**EXERCISE:** Only the pictures are dropped; the lines of the material that follow are returned exactly.

**INPUT DATA:**
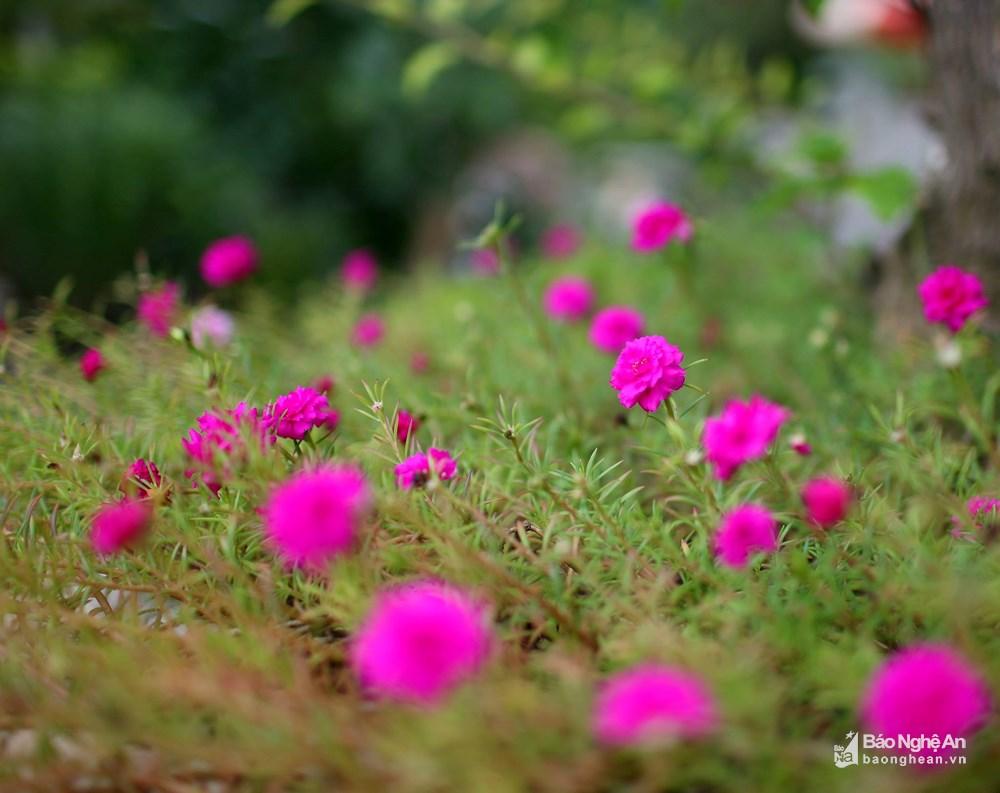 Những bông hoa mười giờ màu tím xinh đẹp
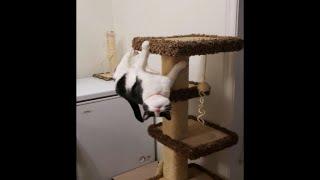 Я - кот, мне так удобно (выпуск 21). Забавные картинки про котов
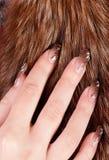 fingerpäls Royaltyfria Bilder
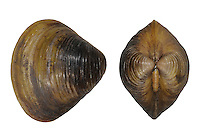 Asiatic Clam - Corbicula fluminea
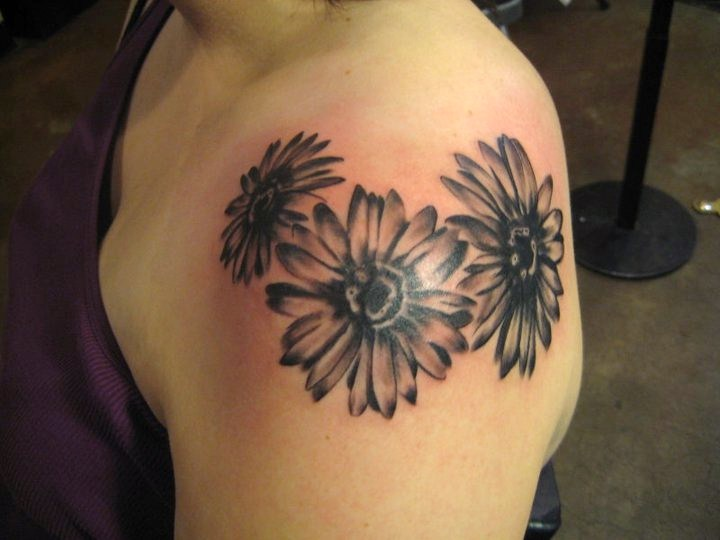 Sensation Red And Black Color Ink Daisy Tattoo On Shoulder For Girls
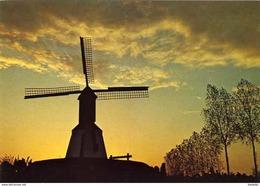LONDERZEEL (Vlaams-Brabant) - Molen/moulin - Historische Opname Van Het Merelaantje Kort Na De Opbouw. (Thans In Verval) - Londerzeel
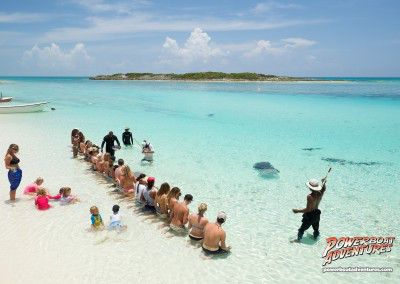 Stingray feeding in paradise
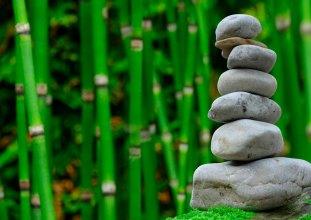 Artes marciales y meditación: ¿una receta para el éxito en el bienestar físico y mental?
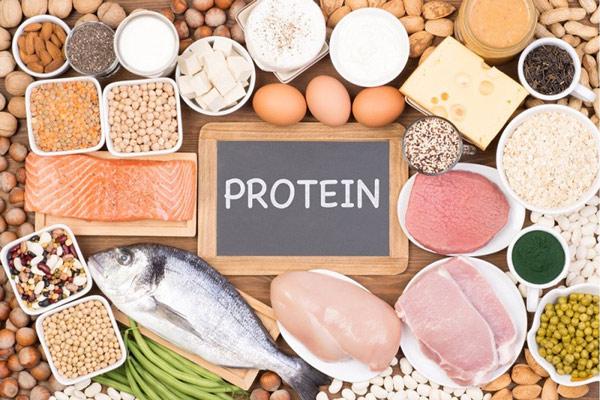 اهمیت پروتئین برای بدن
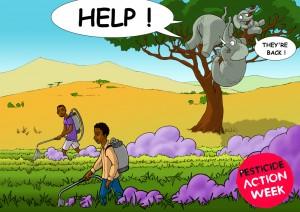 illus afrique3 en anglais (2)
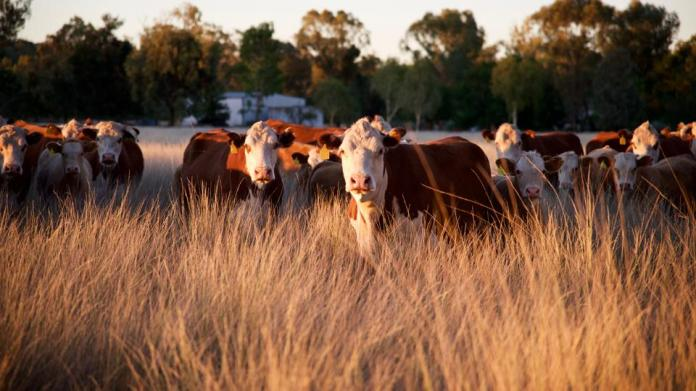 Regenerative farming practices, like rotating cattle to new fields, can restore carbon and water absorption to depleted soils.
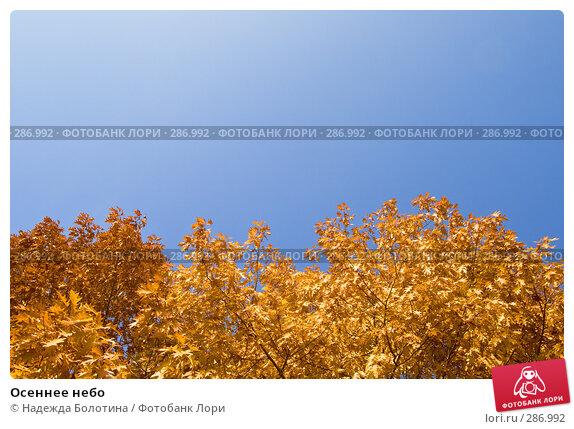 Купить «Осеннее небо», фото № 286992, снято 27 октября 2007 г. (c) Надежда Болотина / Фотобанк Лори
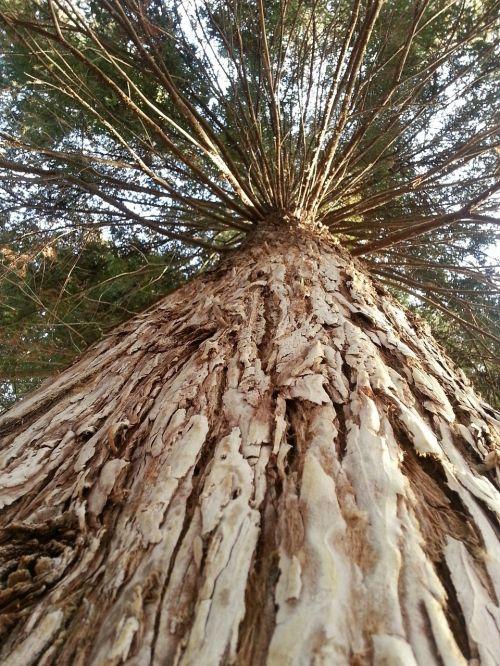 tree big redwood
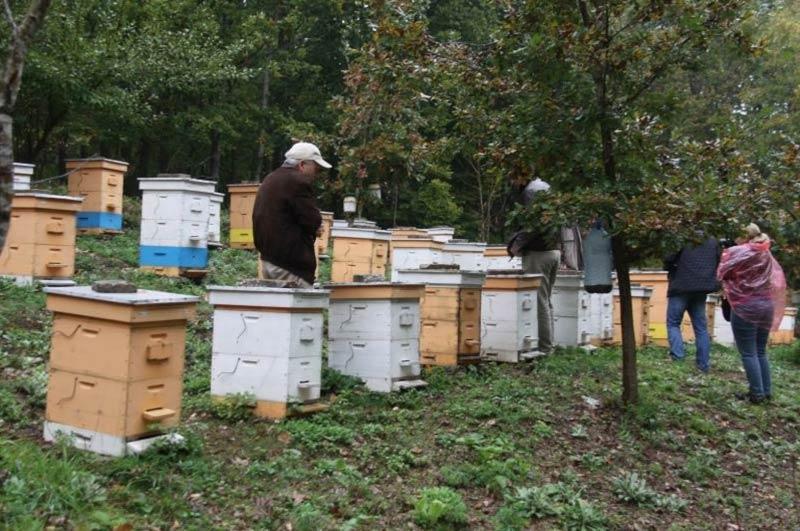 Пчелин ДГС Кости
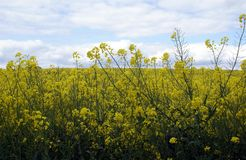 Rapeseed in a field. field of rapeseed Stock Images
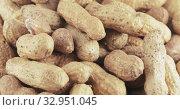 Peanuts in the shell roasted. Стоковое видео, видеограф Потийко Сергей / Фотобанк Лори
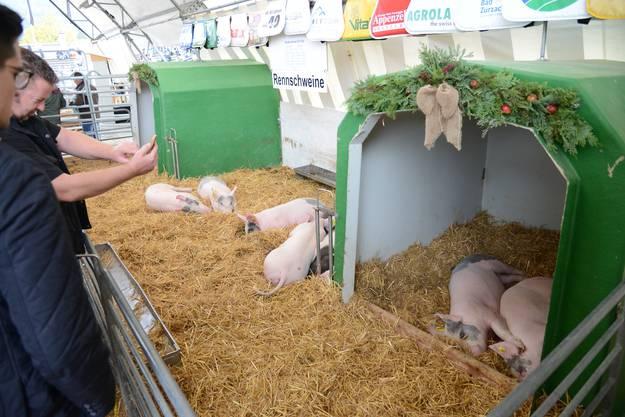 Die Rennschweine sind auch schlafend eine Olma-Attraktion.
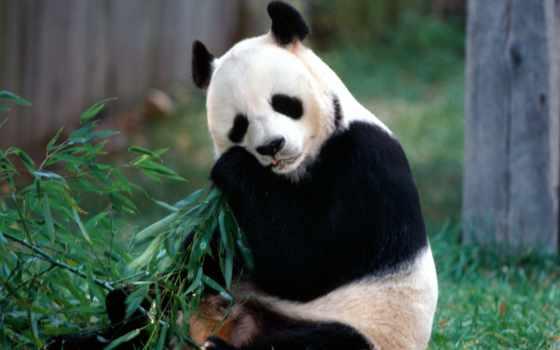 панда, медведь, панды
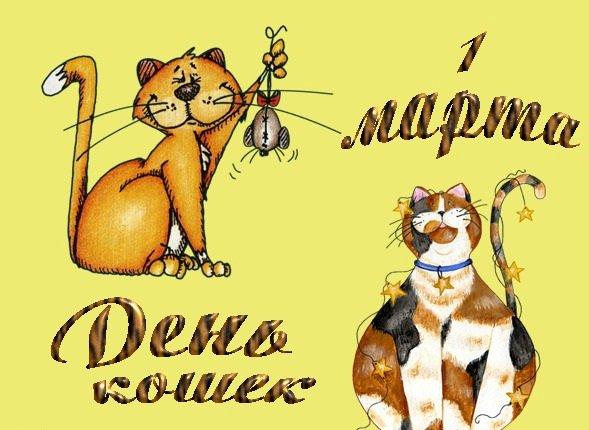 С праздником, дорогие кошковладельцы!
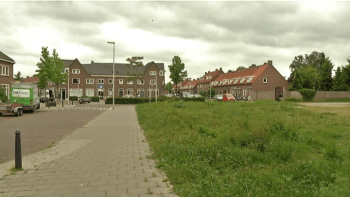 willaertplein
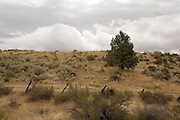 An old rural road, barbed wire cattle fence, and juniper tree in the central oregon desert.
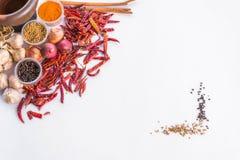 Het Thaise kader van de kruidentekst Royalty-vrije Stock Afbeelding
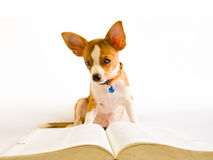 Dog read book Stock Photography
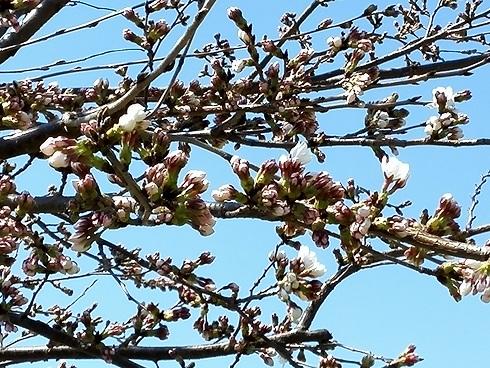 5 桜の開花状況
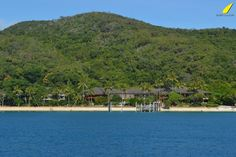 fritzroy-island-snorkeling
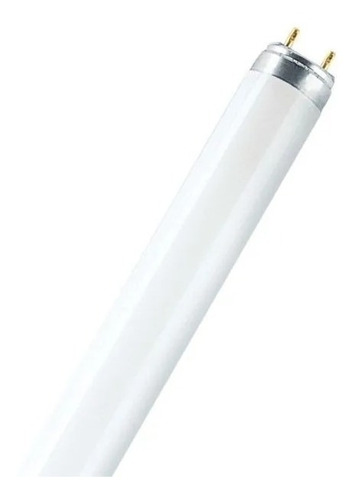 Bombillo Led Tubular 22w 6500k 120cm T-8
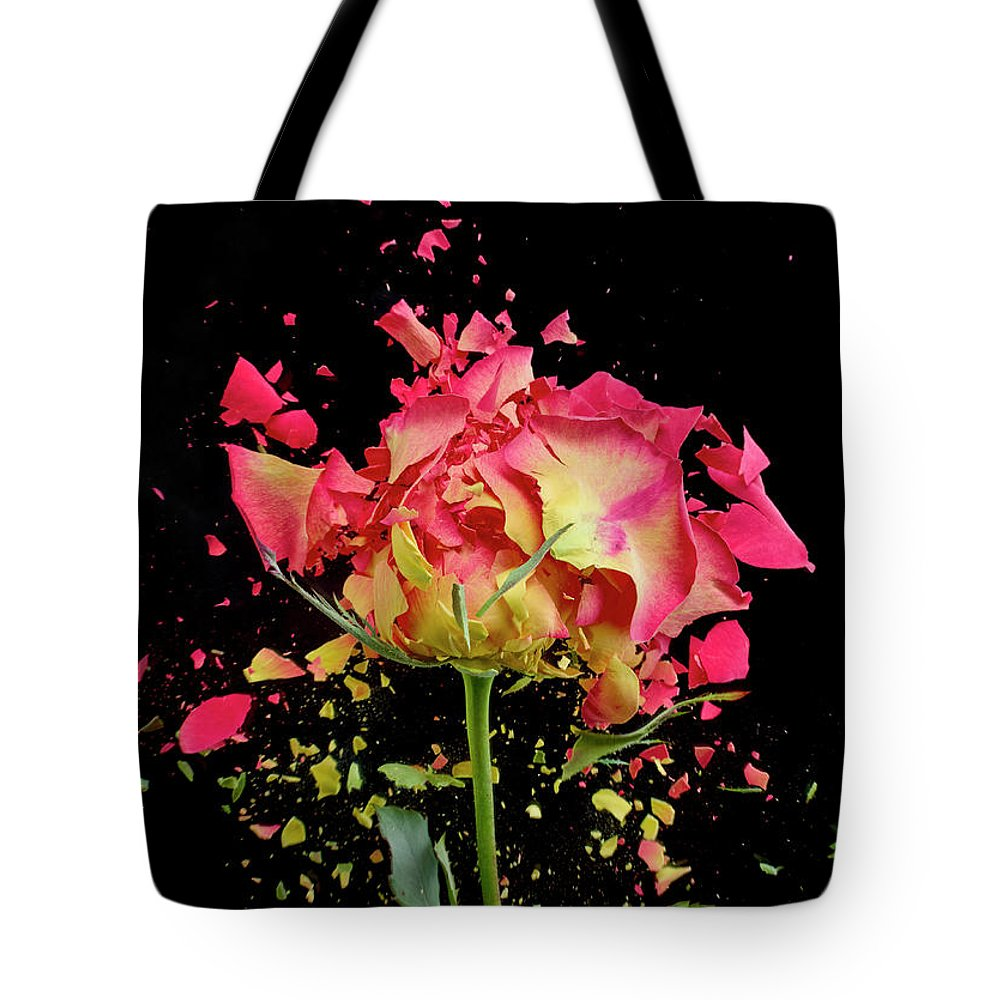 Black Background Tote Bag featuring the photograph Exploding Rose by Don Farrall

**TASK SOLUTION:**
 Những bông hoa mười giờ màu tím xinh đẹp
 Я - кот, мне так удобно (выпуск 21). Забавные картинки про котов
 fingerpäls Royaltyfria Bilder
 Asiatic Clam - Corbicula fluminea
 Sensation Red And Black Color Ink Daisy Tattoo On Shoulder For Girls
LONDERZEEL (Vlaams-Brabant) - Molen/moulin - Historische Opname Van Het Merelaantje Kort Na De Opbouw. (Thans In Verval) - Londerzeel
 Stingray feeding in paradise
 Artes marciales y meditación: ¿una receta para el éxito en el bienestar físico y mental?
 اهمیت پروتئین برای بدن
 illus afrique3 en anglais (2)
 Regenerative farming practices, like rotating cattle to new fields, can restore carbon and water absorption to depleted soils.
 Купить «Осеннее небо», фото № 286992, снято 27 октября 2007 г. (c) Надежда Болотина / Фотобанк Лори
 tree big redwood
 Пчелин ДГС Кости
 Rapeseed in a field. field of rapeseed Stock Images
 Peanuts in the shell roasted. Стоковое видео, видеограф Потийко Сергей / Фотобанк Лори
 Die Rennschweine sind auch schlafend eine Olma-Attraktion.
 панда, медведь, панды
 С праздником, дорогие кошковладельцы!
 willaertplein
 An old rural road, barbed wire cattle fence, and juniper tree in the central oregon desert.
 Het Thaise kader van de kruidentekst Royalty-vrije Stock Afbeelding
 Dog read book Stock Photography
 5 桜の開花状況
 fritzroy-island-snorkeling
 Bombillo Led Tubular 22w 6500k 120cm T-8
 Black Background Tote Bag featuring the photograph Exploding Rose by Don Farrall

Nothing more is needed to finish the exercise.